- Cass. ass. plén., 4 avril 2025, n° 21-24.439
Peut-on demander au juge judiciaire d’apprécier le bien-fondé et les conséquences patrimoniales d’une décision prise par une autorité religieuse ? En répondant par la négative, la Cour de cassation est venue rappeler, dans un arrêt attendu du 4 avril 2025, les limites de l’intervention du juge judiciaire dans les affaires ecclésiastiques. Elle y réaffirme les principes de laïcité et d’autonomie des communautés religieuses et écarte la compétence des juridictions étatiques lorsque les préjudices invoqués ne sont pas détachables de la décision religieuse.
À l’origine du litige, un ancien diacre, renvoyé de l’état clérical à la suite d’une sentence pénale ecclésiastique, confirmée en appel par le tribunal de la Rote romaine, contestait cette décision devant le juge judiciaire afin d’obtenir l’annulation de cette décision et sa réintégration dans ses fonctions. Il réclamait, en outre, la réparation de divers préjudices résultant de son renvoi, dont la perte de logement de fonction, de couverture sociale, et de moyens de subsistance. Par un arrêt du 2 février 2021, la Cour d’appel de Toulouse s’est déclarée incompétente pour connaître tant de la demande tendant à contester la décision ecclésiastique que de celle tendant à l’indemnisation des préjudices qui en résultait. L’ex-diacre a alors formé un pourvoi en cassation, invoquant notamment la violation de son droit à un procès équitable garanti par l’article 6 § 1 de la Convention européenne des droits de l’homme. Il soutenait que sa relation avec l’association diocésaine relevait également du droit civil, en raison de l’existence d’un contrat comportant des obligations réciproques : l’accomplissement de missions cultuelles d’une part, et la fourniture d’un logement, d’une rémunération et d’une couverture sociale d’autre part. Il reprochait également à la cour d’appel d’avoir exigé l’épuisement des voies de recours prévues par le droit canon, alors que les droits invoqués relevaient, selon lui, de l’ordre juridique étatique.

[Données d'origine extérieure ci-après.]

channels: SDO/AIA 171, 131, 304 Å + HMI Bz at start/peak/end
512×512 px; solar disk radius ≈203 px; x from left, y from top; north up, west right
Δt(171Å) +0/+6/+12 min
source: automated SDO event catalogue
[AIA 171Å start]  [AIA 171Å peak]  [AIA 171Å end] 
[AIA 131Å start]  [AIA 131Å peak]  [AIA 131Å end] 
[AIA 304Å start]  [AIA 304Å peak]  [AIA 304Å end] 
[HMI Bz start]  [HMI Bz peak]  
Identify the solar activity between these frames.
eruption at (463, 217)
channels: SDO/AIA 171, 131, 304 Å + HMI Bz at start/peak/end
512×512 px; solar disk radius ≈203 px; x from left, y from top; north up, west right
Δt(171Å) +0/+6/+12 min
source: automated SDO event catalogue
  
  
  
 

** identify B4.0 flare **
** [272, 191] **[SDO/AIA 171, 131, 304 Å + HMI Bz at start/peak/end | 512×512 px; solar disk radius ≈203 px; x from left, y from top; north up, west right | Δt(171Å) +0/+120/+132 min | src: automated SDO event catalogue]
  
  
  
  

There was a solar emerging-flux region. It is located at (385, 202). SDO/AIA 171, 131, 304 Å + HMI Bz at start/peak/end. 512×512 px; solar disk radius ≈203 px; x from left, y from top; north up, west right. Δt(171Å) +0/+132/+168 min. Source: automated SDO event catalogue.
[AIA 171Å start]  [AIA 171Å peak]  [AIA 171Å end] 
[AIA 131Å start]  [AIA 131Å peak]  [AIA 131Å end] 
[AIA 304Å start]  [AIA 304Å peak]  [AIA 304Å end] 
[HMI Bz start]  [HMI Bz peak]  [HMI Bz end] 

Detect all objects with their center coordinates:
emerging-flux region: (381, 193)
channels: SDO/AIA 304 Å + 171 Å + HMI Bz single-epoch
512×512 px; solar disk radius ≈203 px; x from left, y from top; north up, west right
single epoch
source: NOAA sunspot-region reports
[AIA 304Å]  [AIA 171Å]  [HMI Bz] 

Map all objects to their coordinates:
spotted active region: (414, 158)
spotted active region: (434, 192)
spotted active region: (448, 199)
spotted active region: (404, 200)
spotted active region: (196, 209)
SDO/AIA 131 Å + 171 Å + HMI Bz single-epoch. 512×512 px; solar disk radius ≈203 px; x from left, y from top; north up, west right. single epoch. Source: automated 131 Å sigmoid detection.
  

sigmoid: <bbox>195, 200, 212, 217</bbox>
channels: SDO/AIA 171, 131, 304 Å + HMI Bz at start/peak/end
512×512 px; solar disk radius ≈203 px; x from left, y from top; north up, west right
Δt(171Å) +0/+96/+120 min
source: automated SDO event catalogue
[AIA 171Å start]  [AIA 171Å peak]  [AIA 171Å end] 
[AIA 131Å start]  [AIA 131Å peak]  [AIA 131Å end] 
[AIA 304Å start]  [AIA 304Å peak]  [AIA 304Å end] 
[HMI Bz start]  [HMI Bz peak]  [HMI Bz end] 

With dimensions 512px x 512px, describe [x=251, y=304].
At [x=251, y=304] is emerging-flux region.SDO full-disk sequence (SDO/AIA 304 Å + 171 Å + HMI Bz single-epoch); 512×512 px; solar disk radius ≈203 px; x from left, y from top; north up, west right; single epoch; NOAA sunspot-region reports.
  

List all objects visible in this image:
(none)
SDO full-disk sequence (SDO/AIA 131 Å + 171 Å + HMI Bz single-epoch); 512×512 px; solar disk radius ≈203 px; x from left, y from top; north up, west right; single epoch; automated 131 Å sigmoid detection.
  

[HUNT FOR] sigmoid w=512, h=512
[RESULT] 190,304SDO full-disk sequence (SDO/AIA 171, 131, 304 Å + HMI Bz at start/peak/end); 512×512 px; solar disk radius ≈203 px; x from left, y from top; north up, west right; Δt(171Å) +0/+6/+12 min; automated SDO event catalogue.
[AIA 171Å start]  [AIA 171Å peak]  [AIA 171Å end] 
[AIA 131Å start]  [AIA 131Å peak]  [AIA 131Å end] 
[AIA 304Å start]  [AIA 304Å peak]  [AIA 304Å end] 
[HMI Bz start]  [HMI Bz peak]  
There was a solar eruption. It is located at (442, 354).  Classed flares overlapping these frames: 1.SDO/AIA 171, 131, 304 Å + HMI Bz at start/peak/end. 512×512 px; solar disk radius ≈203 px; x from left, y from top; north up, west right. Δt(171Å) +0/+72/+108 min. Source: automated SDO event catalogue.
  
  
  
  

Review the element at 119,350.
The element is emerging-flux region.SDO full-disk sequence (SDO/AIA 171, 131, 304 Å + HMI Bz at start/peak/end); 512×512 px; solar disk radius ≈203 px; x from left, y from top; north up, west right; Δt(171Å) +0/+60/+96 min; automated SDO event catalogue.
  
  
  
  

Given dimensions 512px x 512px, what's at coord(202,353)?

L’assemblée plénière, saisie à la suite du renvoi de l’affaire par la deuxième chambre civile, devait ainsi déterminer si les juridictions de l’ordre judiciaire pouvaient connaître des conséquences patrimoniales directement liées à une décision prise par une autorité religieuse. Pour y répondre, la Cour se réfère à l’article 6 § 1 de la Convention européenne des droits de l’homme, tel qu’interprété notamment dans l’arrêt Károly Nagy c. Hongrie (CEDH, 14 sept. 2017, n° 56665/09), aux termes duquel cette disposition n’est applicable que si le requérant peut se prévaloir, de manière défendable, d’un droit reconnu en droit interne. En l’espèce, la Cour constate, à la lumière du droit national pertinent, que les avantages matériels invoqués (logement, rémunération, couverture sociale) étaient indissociables de l’exercice des fonctions cultuelles et ne procédaient d’aucun engagement civil distinct. Ce constat s’appuie sur les principes constitutionnels de laïcité et d’autonomie des communautés religieuses, consacrés par l’article 1 de la Constitution, par la loi du 9 décembre 1905, et réaffirmés par la jurisprudence de la Cour européenne des droits de l’homme, du Conseil constitutionnel, du Conseil d’État et de la Cour de cassation. La Cour rappelle en effet que l’engagement religieux n’est pas de nature à créer des obligations civiles, de sorte que « ces ministres du culte ne sauraient davantage soutenir que les avantages matériels qui leur sont octroyés pour l’exercice de leurs fonctions cultuelles le sont en exécution d’un contrat » et déduit qu’ « il n’appartient pas au juge judiciaire d’apprécier la régularité ou le bien-fondé d’une décision prise par une autorité religieuse légalement établie en application des règles internes qui la gouvernent ». Elle précise néanmoins que cette exclusion n’est pas absolue, en réservant l’hypothèse, non caractérisée en l’espèce, dans laquelle le préjudice invoqué serait « détachable de l’engagement religieux », au regard de la nature du droit invoqué et de son autonomie par rapport à la décision ecclésiastique.
La notion de « préjudice détachable », appelée à jouer un rôle décisif, méritera donc d’être précisée, afin que la protection des droits fondamentaux ne soit pas reléguée au nom du principe, pourtant essentiel, de laïcité.